[Provided records]
•••••

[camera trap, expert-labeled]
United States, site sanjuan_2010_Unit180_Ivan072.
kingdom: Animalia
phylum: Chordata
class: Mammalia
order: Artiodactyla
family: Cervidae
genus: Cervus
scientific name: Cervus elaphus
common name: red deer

•••••

[Work order]
The whole of the data is to be returned with every line intact.

[Answer box]
[camera trap, expert-labeled]
United States, site sanjuan_2010_Unit180_Ivan072.
kingdom: Animalia
phylum: Chordata
class: Mammalia
order: Artiodactyla
family: Cervidae
genus: Cervus
scientific name: Cervus elaphus
common name: red deer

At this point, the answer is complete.